First, the spiritual understanding.  For more than two decades I have come to understand Advent and Christmas as pointing me in the direction of understanding God's entry into human history.  But God doesn't make it so easy as to simply walk through the Norman Rockwell painting and into the living room of Christmas.  There is a place in our lives for comfortable and quaint traditions, but Jesus birth isn't one of them. When we get hung up on the details and ignore the beating heart of true faith, we are sliding down a steep hill on a sled with a badly warped runner.  It all became real to me when God finally got through to me that the words and the stories won't get me there.  The truth is, we can't say for certain just how Jesus got here.  But we do know that the arrival took place, and that I it has changed the world.
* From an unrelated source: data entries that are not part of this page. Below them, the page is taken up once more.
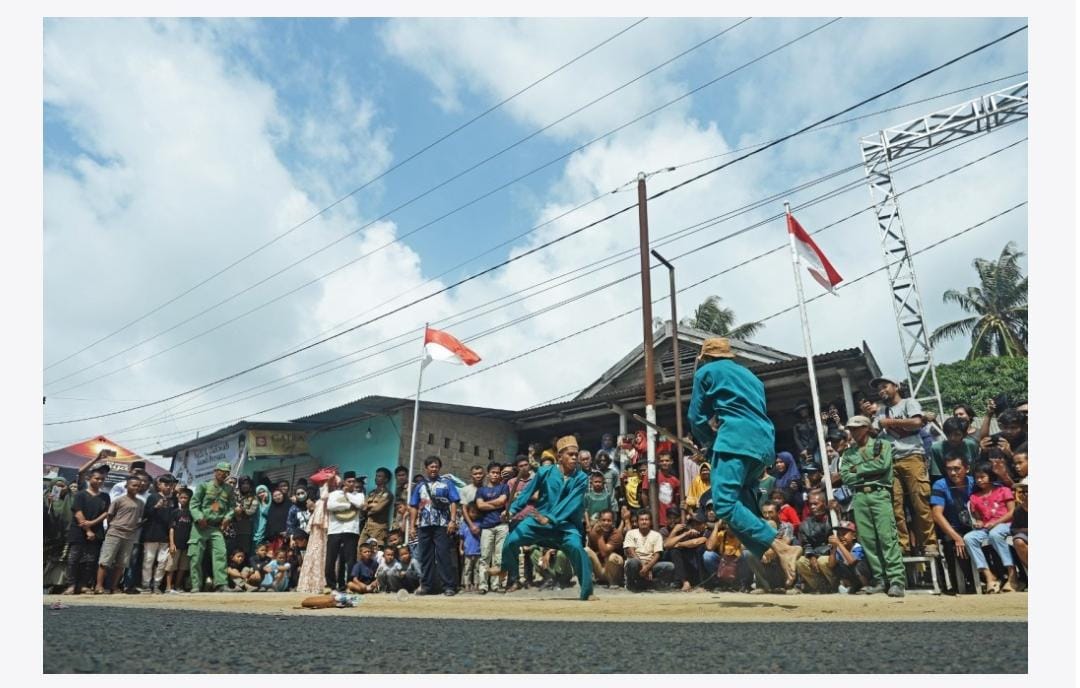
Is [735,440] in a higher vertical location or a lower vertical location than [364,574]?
higher

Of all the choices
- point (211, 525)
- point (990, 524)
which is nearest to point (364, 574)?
point (211, 525)

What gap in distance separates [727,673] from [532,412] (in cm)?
1414

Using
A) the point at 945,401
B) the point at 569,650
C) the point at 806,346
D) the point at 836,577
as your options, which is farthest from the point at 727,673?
the point at 945,401

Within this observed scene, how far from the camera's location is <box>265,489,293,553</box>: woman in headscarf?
1170 cm

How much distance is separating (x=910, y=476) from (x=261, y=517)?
9.73 m

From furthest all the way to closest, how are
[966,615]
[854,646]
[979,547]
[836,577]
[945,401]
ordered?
[945,401]
[836,577]
[979,547]
[966,615]
[854,646]

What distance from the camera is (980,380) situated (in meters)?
23.9

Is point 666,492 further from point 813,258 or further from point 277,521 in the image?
point 277,521

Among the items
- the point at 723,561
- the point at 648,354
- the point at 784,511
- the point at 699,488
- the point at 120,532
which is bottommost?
the point at 723,561

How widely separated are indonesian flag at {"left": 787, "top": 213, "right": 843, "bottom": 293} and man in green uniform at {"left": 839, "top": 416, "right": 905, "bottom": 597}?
529 cm

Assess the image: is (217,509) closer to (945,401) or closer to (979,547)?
(979,547)

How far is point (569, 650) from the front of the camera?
2.91m

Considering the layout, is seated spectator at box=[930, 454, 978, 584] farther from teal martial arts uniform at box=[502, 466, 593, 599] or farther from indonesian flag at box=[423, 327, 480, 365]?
indonesian flag at box=[423, 327, 480, 365]

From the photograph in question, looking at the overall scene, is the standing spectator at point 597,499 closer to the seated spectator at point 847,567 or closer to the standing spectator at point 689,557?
the standing spectator at point 689,557
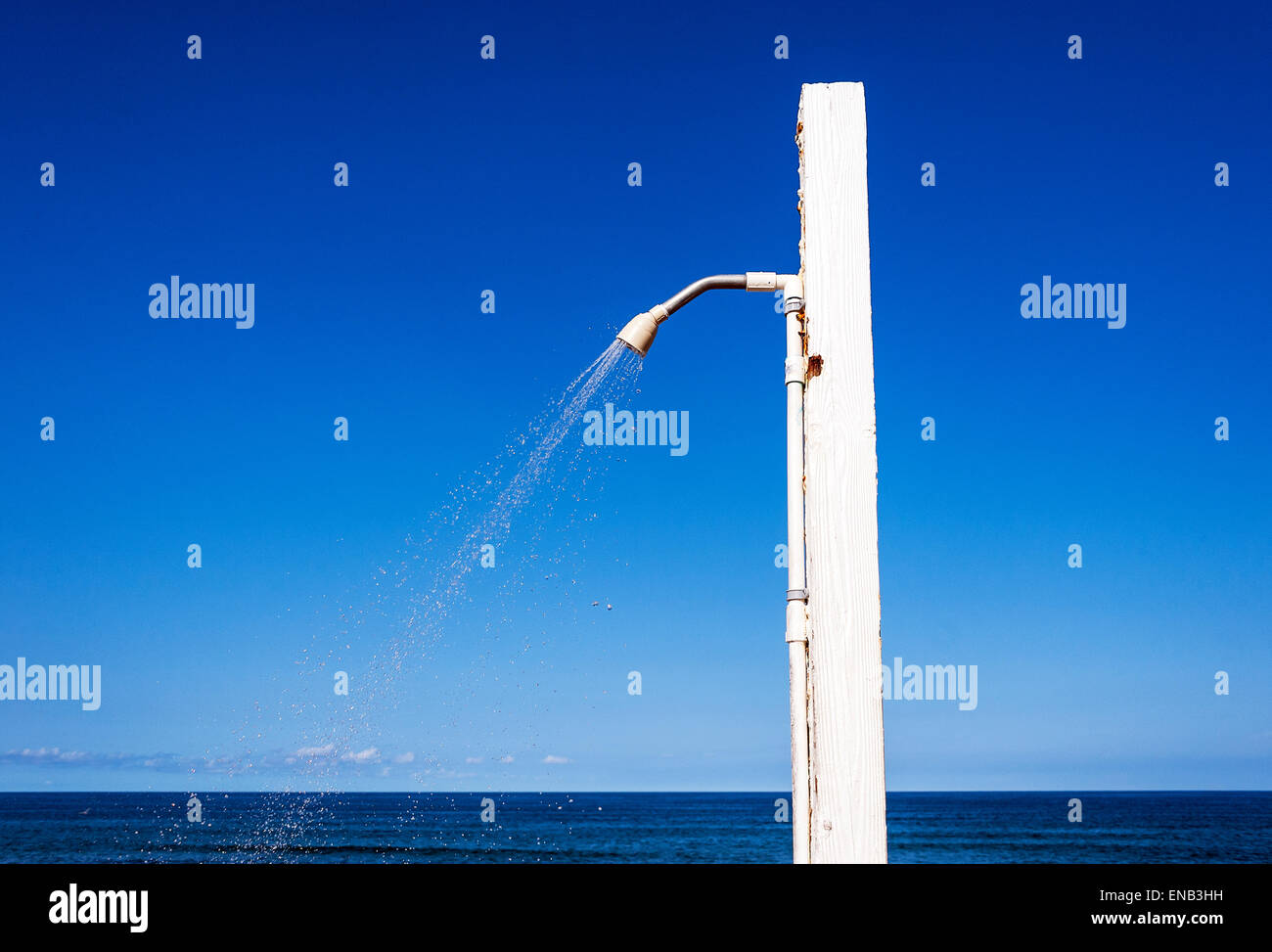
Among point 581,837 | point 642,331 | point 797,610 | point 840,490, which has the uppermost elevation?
point 642,331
My spiritual Christmas has long since stopped being about traditions and morphed into a combination of the wonderful sense of expectant anticipation of Advent and the deeply spiritual question of why God chose to come to earth and the nearly endless possibilities that spring from that question.  Now I'm not the Grinch (although I have been accused of playing the role) who wants to take away Christmas carols and Nativity pageants and the sensory overload of Luke's magnificent drama read on Christmas Eve.  I just want you to consider getting past the tinsel and lights and get to the “faith” story of Christmas. 

Now a less charitable look at the secular celebration. I am in great anticipation of COVID putting the brakes on the all out commerical extravaganza that exists mostly to make CEO's of significant corporations much wealthier.  In this I am a Grinch.  I can't be bothered to wrestle a ladder from the back of the shed to freeze my fingers in affixing a string or two of lights to parts of my house that are reluctant to allow me to do so.  Any television channel that starts showing Christmas movies in months not named December, will find that my nimble fingers will guide my TV remote away from their numbers and thus make a plea, via a reduction in ratings by one, for them to stop the secular suck up to those peddling more more more at Christmas.  I truly believe that the commercial nature of Christmas has gone past the point of no return, and only a complete revitalization based on anything other than profit and greed, will bring me back to any significant participation in what most definitely in mind is no longer Christmas.

So yes, the pandemic has done a number on a lot of things that we know and love. We have missed out on many things we wanted to participate in. We have watched things change multiple times in a very short period. There have been days we've gone from terrified to hopeful to all points in between in a 24 hour period.  There has been little sense of normalcy and it has been hard on us.

Rev. Canon Keith Nethery is the rector at St. James' Westminster, London.